* Document text
To estimate the model to derive region-level parameters, we will run Markov Chain Monte Carlo (MCMC) for which we set the number of iterations per chain, the thinning interval and the number of chains:

mig_iter <- 3000
mig_thin <- 3
mig_nr_chains <- 2

Normally in a real-world example, about 3 x 50,000 iterations would be needed. For our toy example, we will only iterate 2 x 3000 times and keep every 3rd iteration. The simulation results will be stored in the sub-directory “mig” of our working directory:

dir_mig <- file.path(wrk_dir, "mig")

To launch the MCMCs with these settings, we use the function run.mig.mcmc() as follows:

mig_mcmc <- run.mig.mcmc(nr.chains = mig_nr_chains, iter = mig_iter, 
                         thin = mig_thin, output.dir = dir_mig, 
                         my.mig.file = mig_subnat_file,
                         annual = TRUE, present.year = 2024,
                         verbose.iter = 500, replace.output = TRUE)

The function also accepts an optional argument exclude.from.world. This can be used in addition to the include_code column to explicitly specify additional locations to be excluded from influencing the global parameters. The function get.countries.table(mig_mcmc) can help to see the location codes. Locations excluded from influencing the global parameters would be sorted at the end of that list. In Yu et al. (2023) which generates population projections for all counties in the Washington State, all counties below population of 25,000 were passed to the exclude.from.world argument.

An optional argument start.year could be used to limit the time span of the observed data used for the estimation. Here we use all available data from 1990 to 2024.

Now various bayesMig functions can be used to explore the results of the estimation. For example, mig.partraces.plot(mig_mcmc, burnin = 1000) for plotting the traces of global parameters, or mig.partraces.cs.plot for traces of the state-specific parameters. See ?bayesMig for more info.

We will now use the MCMC results which are stored in dir_mig to generate future trajectories of NMR for each region from 2025 to 2050:

mig_pred <- mig.predict(sim.dir = dir_mig, end.year = 2050, 
                        nr.traj = nr_traj_comp, burnin = 1000,
                        save.as.ascii = nr_traj_pop)

* Given information
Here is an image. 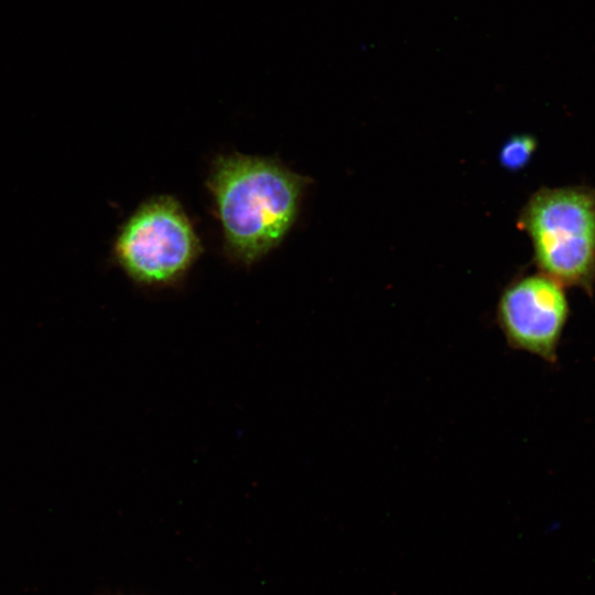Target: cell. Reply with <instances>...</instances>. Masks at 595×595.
<instances>
[{
    "instance_id": "1",
    "label": "cell",
    "mask_w": 595,
    "mask_h": 595,
    "mask_svg": "<svg viewBox=\"0 0 595 595\" xmlns=\"http://www.w3.org/2000/svg\"><path fill=\"white\" fill-rule=\"evenodd\" d=\"M307 183L272 159L218 158L207 185L228 252L249 264L278 246L295 221Z\"/></svg>"
},
{
    "instance_id": "2",
    "label": "cell",
    "mask_w": 595,
    "mask_h": 595,
    "mask_svg": "<svg viewBox=\"0 0 595 595\" xmlns=\"http://www.w3.org/2000/svg\"><path fill=\"white\" fill-rule=\"evenodd\" d=\"M519 227L529 235L540 272L592 295L595 285V188L542 187L522 208Z\"/></svg>"
},
{
    "instance_id": "3",
    "label": "cell",
    "mask_w": 595,
    "mask_h": 595,
    "mask_svg": "<svg viewBox=\"0 0 595 595\" xmlns=\"http://www.w3.org/2000/svg\"><path fill=\"white\" fill-rule=\"evenodd\" d=\"M112 252L134 282L160 285L182 277L201 253V245L181 205L173 197L156 196L127 219Z\"/></svg>"
},
{
    "instance_id": "4",
    "label": "cell",
    "mask_w": 595,
    "mask_h": 595,
    "mask_svg": "<svg viewBox=\"0 0 595 595\" xmlns=\"http://www.w3.org/2000/svg\"><path fill=\"white\" fill-rule=\"evenodd\" d=\"M569 315L564 286L540 272L519 278L504 290L496 322L509 347L556 364Z\"/></svg>"
},
{
    "instance_id": "5",
    "label": "cell",
    "mask_w": 595,
    "mask_h": 595,
    "mask_svg": "<svg viewBox=\"0 0 595 595\" xmlns=\"http://www.w3.org/2000/svg\"><path fill=\"white\" fill-rule=\"evenodd\" d=\"M536 148L537 141L532 136L527 133L512 136L501 147L499 162L509 171H518L529 163Z\"/></svg>"
}]
</instances>
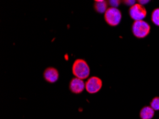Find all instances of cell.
<instances>
[{
    "label": "cell",
    "instance_id": "obj_3",
    "mask_svg": "<svg viewBox=\"0 0 159 119\" xmlns=\"http://www.w3.org/2000/svg\"><path fill=\"white\" fill-rule=\"evenodd\" d=\"M121 12L118 8L109 7L104 14L106 22L111 26L119 25L121 22Z\"/></svg>",
    "mask_w": 159,
    "mask_h": 119
},
{
    "label": "cell",
    "instance_id": "obj_10",
    "mask_svg": "<svg viewBox=\"0 0 159 119\" xmlns=\"http://www.w3.org/2000/svg\"><path fill=\"white\" fill-rule=\"evenodd\" d=\"M151 20L156 26H159V8L154 9L151 14Z\"/></svg>",
    "mask_w": 159,
    "mask_h": 119
},
{
    "label": "cell",
    "instance_id": "obj_8",
    "mask_svg": "<svg viewBox=\"0 0 159 119\" xmlns=\"http://www.w3.org/2000/svg\"><path fill=\"white\" fill-rule=\"evenodd\" d=\"M155 111L151 106H145L140 111V118L141 119H152Z\"/></svg>",
    "mask_w": 159,
    "mask_h": 119
},
{
    "label": "cell",
    "instance_id": "obj_4",
    "mask_svg": "<svg viewBox=\"0 0 159 119\" xmlns=\"http://www.w3.org/2000/svg\"><path fill=\"white\" fill-rule=\"evenodd\" d=\"M146 14L145 7L140 4H135L129 9V15L135 21L143 20L146 16Z\"/></svg>",
    "mask_w": 159,
    "mask_h": 119
},
{
    "label": "cell",
    "instance_id": "obj_7",
    "mask_svg": "<svg viewBox=\"0 0 159 119\" xmlns=\"http://www.w3.org/2000/svg\"><path fill=\"white\" fill-rule=\"evenodd\" d=\"M44 77L49 83H55L59 79V72L54 68H47L44 72Z\"/></svg>",
    "mask_w": 159,
    "mask_h": 119
},
{
    "label": "cell",
    "instance_id": "obj_11",
    "mask_svg": "<svg viewBox=\"0 0 159 119\" xmlns=\"http://www.w3.org/2000/svg\"><path fill=\"white\" fill-rule=\"evenodd\" d=\"M150 106L154 111H159V97H155L151 102Z\"/></svg>",
    "mask_w": 159,
    "mask_h": 119
},
{
    "label": "cell",
    "instance_id": "obj_2",
    "mask_svg": "<svg viewBox=\"0 0 159 119\" xmlns=\"http://www.w3.org/2000/svg\"><path fill=\"white\" fill-rule=\"evenodd\" d=\"M150 25L143 20L134 21L132 26L134 35L139 39L145 38L150 33Z\"/></svg>",
    "mask_w": 159,
    "mask_h": 119
},
{
    "label": "cell",
    "instance_id": "obj_5",
    "mask_svg": "<svg viewBox=\"0 0 159 119\" xmlns=\"http://www.w3.org/2000/svg\"><path fill=\"white\" fill-rule=\"evenodd\" d=\"M102 79L97 76H92L86 82V90L89 94H93L97 93L102 88Z\"/></svg>",
    "mask_w": 159,
    "mask_h": 119
},
{
    "label": "cell",
    "instance_id": "obj_14",
    "mask_svg": "<svg viewBox=\"0 0 159 119\" xmlns=\"http://www.w3.org/2000/svg\"><path fill=\"white\" fill-rule=\"evenodd\" d=\"M149 1H139V4H140L141 5H143V4H146L147 3H148Z\"/></svg>",
    "mask_w": 159,
    "mask_h": 119
},
{
    "label": "cell",
    "instance_id": "obj_1",
    "mask_svg": "<svg viewBox=\"0 0 159 119\" xmlns=\"http://www.w3.org/2000/svg\"><path fill=\"white\" fill-rule=\"evenodd\" d=\"M72 73L76 78L80 79H87L90 74V68L86 61L76 59L72 66Z\"/></svg>",
    "mask_w": 159,
    "mask_h": 119
},
{
    "label": "cell",
    "instance_id": "obj_6",
    "mask_svg": "<svg viewBox=\"0 0 159 119\" xmlns=\"http://www.w3.org/2000/svg\"><path fill=\"white\" fill-rule=\"evenodd\" d=\"M69 89L74 94H81V92L84 91V89H86V83H84V80L82 79L74 78L70 81Z\"/></svg>",
    "mask_w": 159,
    "mask_h": 119
},
{
    "label": "cell",
    "instance_id": "obj_13",
    "mask_svg": "<svg viewBox=\"0 0 159 119\" xmlns=\"http://www.w3.org/2000/svg\"><path fill=\"white\" fill-rule=\"evenodd\" d=\"M135 1H124V4H126V5H128V6H131V7H132V6H134L135 4Z\"/></svg>",
    "mask_w": 159,
    "mask_h": 119
},
{
    "label": "cell",
    "instance_id": "obj_9",
    "mask_svg": "<svg viewBox=\"0 0 159 119\" xmlns=\"http://www.w3.org/2000/svg\"><path fill=\"white\" fill-rule=\"evenodd\" d=\"M95 10L99 14H105L107 11L108 4L107 2L101 0V1H96L94 4Z\"/></svg>",
    "mask_w": 159,
    "mask_h": 119
},
{
    "label": "cell",
    "instance_id": "obj_12",
    "mask_svg": "<svg viewBox=\"0 0 159 119\" xmlns=\"http://www.w3.org/2000/svg\"><path fill=\"white\" fill-rule=\"evenodd\" d=\"M120 2H121L118 1V0H111V1H108V4H110L111 7H113V8H117V7L119 6Z\"/></svg>",
    "mask_w": 159,
    "mask_h": 119
}]
</instances>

* Problems to solve
1. According to the MCMC tutorial, about how many iterations would a real-world example normally need?
2. Copy from the MCMC tutorial the passage that starts at the words "We will now" and ends after the words "save.as.ascii = nr_traj_pop)".

* Outputs by task
1. About 3 x 50,000 iterations.

2.
We will now use the MCMC results which are stored in dir_mig to generate future trajectories of NMR for each region from 2025 to 2050:

mig_pred <- mig.predict(sim.dir = dir_mig, end.year = 2050, 
                        nr.traj = nr_traj_comp, burnin = 1000,
                        save.as.ascii = nr_traj_pop)